# [What you need to do]
Please copy the records without changes, starting at the line that contains "In the photo, what" and continuing through the end of the records, and reproduce nothing else.

[Excerpts from a spatial dataset]
↓↓↓
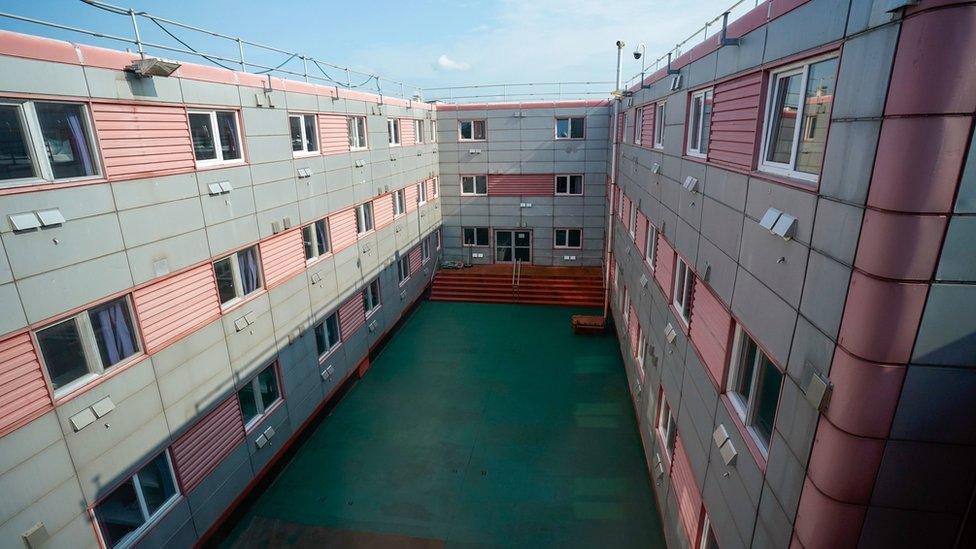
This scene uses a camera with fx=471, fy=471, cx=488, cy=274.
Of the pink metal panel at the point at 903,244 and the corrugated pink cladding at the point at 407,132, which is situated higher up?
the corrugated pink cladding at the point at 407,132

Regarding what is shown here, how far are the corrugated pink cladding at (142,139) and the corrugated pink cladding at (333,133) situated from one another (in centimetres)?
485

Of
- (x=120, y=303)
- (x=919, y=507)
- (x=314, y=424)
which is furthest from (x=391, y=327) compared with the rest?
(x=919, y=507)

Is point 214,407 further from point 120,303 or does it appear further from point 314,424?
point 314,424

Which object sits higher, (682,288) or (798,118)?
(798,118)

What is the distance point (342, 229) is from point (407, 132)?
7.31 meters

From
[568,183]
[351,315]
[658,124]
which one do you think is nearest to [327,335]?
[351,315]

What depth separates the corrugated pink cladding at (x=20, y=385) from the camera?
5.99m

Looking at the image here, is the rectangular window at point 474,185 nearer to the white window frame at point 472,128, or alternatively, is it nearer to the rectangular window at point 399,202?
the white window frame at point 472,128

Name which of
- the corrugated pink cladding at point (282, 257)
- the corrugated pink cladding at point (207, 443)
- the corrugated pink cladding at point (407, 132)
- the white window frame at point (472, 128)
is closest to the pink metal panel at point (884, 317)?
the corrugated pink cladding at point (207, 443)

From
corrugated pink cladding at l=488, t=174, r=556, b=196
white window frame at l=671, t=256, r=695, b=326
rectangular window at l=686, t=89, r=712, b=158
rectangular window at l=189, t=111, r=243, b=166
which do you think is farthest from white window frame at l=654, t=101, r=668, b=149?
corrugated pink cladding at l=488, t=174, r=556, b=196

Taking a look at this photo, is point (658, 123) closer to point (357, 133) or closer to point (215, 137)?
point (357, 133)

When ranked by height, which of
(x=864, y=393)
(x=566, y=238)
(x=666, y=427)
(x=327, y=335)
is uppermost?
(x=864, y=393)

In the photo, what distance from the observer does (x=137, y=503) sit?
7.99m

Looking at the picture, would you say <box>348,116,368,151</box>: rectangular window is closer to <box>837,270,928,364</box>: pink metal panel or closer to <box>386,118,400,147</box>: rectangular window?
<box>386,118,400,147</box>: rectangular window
↑↑↑
# [Response to this task]
In the photo, what distance from the observer does (x=137, y=503) sit?
7.99m

Looking at the picture, would you say <box>348,116,368,151</box>: rectangular window is closer to <box>837,270,928,364</box>: pink metal panel or closer to <box>386,118,400,147</box>: rectangular window?
<box>386,118,400,147</box>: rectangular window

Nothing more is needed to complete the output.